Storm surge is the rise in sea height that occurs during an intense storm like a hurricane or nor’easter. Its baseline is local sea level. So, as sea levels rise, storm surges are able to reach further inland. This is a serious problem for coastal communities around the world.
According to climate scientists, the average global sea level has risen about eight inches since 1880. This may not sound like a lot, but it is a significant amount when you consider it is spread out across all of the world’s oceans. That said, sea levels are not rising evenly across the planet. Recent studies have found that certain areas, such as the East Coast of the US, are experiencing faster rates of sea level rise than others. New York Harbor, for example, has seen its water level increase by more than a foot in the past century.

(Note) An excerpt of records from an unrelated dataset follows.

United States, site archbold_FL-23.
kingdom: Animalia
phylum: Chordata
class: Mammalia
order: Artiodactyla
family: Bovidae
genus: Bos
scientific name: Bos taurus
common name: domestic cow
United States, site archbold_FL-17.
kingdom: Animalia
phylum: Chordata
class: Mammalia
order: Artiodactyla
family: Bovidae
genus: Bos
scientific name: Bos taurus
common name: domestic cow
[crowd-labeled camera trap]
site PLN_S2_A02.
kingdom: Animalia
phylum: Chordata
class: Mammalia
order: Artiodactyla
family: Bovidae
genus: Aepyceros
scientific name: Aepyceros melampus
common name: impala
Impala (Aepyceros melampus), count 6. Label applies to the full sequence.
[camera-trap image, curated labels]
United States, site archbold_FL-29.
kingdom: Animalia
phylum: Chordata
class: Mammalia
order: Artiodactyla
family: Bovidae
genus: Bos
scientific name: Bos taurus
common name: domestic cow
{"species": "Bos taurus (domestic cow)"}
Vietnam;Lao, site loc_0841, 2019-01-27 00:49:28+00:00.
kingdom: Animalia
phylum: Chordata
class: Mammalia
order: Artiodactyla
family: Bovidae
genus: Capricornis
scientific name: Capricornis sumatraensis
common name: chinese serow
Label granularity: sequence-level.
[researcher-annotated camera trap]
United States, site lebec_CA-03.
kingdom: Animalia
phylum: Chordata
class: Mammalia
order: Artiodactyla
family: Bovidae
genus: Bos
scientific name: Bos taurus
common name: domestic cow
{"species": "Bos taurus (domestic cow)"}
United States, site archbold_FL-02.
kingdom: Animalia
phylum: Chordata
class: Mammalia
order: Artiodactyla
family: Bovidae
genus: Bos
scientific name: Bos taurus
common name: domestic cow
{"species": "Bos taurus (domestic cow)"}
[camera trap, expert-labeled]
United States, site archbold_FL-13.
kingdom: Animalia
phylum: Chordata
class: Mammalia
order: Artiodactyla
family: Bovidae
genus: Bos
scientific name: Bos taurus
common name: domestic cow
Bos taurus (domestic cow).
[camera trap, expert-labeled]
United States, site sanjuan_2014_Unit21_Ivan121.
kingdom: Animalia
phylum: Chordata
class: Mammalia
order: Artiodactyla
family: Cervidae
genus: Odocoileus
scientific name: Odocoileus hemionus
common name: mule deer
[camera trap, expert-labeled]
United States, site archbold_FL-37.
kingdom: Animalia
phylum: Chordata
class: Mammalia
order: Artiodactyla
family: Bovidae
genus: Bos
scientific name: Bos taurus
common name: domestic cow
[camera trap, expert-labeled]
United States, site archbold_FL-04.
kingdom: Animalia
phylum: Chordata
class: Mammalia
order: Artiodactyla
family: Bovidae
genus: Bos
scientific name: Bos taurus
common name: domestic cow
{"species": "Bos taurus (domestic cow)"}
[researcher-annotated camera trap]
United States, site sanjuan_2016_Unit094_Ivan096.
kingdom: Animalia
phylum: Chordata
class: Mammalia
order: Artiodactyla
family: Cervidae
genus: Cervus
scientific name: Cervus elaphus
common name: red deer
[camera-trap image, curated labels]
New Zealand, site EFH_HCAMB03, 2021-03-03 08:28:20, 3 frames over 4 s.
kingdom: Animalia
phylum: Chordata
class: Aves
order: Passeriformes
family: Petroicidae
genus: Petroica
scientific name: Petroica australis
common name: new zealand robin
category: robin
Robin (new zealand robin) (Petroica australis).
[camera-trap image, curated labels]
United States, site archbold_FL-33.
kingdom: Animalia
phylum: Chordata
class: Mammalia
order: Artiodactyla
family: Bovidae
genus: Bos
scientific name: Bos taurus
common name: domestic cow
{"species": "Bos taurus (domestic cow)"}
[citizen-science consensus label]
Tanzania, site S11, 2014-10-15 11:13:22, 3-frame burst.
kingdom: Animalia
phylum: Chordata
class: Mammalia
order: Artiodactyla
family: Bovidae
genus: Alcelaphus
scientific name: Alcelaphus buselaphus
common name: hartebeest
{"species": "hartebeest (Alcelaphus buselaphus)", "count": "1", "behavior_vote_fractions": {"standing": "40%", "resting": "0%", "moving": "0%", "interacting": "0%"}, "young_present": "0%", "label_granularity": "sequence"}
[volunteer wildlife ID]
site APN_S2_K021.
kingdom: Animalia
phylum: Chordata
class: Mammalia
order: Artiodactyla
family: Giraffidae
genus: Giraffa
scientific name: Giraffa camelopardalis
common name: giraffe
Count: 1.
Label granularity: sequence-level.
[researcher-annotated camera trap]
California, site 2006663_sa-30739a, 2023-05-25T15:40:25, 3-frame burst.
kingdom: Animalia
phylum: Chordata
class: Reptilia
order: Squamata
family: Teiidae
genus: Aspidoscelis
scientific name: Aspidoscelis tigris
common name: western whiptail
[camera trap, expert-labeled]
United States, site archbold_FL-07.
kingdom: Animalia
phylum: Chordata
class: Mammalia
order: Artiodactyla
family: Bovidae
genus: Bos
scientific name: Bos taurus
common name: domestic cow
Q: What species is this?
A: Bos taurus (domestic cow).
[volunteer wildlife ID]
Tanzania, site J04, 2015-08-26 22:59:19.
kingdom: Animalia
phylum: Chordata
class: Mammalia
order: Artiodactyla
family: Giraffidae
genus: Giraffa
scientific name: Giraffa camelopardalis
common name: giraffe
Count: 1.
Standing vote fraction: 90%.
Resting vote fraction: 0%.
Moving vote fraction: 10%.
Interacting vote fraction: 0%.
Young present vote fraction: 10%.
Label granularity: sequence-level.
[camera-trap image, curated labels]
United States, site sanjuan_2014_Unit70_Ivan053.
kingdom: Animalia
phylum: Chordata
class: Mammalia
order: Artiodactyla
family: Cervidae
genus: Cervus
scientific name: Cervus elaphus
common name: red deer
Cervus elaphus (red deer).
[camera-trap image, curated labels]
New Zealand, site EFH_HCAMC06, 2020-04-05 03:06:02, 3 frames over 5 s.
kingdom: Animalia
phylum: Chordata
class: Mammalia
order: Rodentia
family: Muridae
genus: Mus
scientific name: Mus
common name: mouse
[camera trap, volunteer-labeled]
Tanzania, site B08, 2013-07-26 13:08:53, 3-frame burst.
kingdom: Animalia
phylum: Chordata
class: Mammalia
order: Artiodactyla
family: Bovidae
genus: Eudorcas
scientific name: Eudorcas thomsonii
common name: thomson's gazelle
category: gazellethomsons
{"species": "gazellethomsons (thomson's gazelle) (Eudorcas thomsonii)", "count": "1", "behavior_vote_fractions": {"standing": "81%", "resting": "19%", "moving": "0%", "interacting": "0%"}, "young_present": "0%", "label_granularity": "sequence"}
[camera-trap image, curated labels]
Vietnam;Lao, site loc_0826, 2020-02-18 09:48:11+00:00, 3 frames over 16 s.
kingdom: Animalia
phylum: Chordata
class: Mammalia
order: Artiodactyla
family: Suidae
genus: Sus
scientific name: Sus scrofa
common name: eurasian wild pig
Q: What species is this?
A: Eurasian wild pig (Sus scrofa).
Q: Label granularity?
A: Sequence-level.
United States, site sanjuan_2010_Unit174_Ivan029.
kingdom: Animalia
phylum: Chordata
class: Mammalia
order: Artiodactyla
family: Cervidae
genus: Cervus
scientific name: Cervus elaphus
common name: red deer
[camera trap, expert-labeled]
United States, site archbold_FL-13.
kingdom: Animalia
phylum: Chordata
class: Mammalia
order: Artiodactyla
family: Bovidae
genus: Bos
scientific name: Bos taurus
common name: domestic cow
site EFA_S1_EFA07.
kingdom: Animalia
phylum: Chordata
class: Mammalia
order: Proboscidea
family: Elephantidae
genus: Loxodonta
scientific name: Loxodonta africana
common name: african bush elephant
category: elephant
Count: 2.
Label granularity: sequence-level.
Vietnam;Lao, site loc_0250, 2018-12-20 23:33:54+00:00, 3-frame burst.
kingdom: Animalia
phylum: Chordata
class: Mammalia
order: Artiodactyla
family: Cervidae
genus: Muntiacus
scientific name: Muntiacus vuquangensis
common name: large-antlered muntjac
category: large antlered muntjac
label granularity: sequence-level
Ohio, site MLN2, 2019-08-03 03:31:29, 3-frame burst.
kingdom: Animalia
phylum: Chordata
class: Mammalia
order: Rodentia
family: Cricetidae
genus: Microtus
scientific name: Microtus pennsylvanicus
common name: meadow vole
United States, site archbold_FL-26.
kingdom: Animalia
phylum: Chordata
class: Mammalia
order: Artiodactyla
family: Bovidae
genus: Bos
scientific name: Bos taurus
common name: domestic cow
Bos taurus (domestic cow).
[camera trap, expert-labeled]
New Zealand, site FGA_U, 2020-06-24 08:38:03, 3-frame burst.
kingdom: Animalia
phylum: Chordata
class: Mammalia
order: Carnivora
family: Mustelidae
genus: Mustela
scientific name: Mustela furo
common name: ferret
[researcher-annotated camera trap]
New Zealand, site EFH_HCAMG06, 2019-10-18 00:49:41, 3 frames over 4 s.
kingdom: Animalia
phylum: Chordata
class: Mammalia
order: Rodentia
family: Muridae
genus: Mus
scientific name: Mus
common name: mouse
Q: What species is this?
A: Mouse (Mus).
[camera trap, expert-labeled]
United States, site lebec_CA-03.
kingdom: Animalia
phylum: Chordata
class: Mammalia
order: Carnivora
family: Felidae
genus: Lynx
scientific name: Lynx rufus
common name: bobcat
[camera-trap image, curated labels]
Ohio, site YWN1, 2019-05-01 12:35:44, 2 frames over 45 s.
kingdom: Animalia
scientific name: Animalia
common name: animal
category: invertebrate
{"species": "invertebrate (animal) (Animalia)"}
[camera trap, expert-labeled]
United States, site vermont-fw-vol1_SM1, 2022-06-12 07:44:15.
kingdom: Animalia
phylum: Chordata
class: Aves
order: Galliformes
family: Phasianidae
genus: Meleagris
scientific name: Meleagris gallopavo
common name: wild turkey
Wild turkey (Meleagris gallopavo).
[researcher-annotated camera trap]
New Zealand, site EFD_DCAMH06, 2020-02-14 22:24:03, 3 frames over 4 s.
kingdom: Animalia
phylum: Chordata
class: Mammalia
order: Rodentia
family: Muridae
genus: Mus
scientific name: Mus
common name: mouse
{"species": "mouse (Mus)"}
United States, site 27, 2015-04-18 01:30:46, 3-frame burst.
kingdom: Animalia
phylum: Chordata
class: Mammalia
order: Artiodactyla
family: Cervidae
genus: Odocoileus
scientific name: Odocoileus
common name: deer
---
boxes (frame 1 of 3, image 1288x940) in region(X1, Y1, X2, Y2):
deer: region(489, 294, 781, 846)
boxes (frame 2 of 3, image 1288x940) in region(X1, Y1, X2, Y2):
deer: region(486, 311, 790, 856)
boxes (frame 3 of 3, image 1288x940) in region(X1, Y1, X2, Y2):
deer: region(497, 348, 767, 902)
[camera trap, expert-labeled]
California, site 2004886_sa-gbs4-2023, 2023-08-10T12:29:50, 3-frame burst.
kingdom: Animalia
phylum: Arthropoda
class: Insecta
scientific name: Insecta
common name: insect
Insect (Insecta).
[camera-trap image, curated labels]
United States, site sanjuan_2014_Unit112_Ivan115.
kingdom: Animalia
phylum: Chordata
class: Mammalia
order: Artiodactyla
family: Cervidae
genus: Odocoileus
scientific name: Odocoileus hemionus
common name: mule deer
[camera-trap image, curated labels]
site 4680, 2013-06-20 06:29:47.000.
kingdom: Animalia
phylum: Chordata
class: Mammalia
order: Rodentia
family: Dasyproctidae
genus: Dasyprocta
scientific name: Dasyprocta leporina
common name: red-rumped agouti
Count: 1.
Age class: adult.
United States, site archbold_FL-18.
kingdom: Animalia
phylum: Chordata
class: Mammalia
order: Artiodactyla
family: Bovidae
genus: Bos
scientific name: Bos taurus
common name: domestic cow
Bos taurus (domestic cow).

Sea level rise has two main drivers. They are thermal expansion – a process in which water expands as it warms – and the melting of massive amounts of land based ice, such as glaciers and ice sheets. Both are the result of rising global temperatures.
In the future, sea levels are expected to continue rising as our atmosphere warms. Estimates of how much vary from four inches to two feet above current levels by 2050. This wide range reflects uncertainty in the amount of future greenhouse gas emissions, subsequent warming, and rate of ice melt. What is certain, however, is that the frequency and magnitude of storm surge flooding will increase as sea levels rise.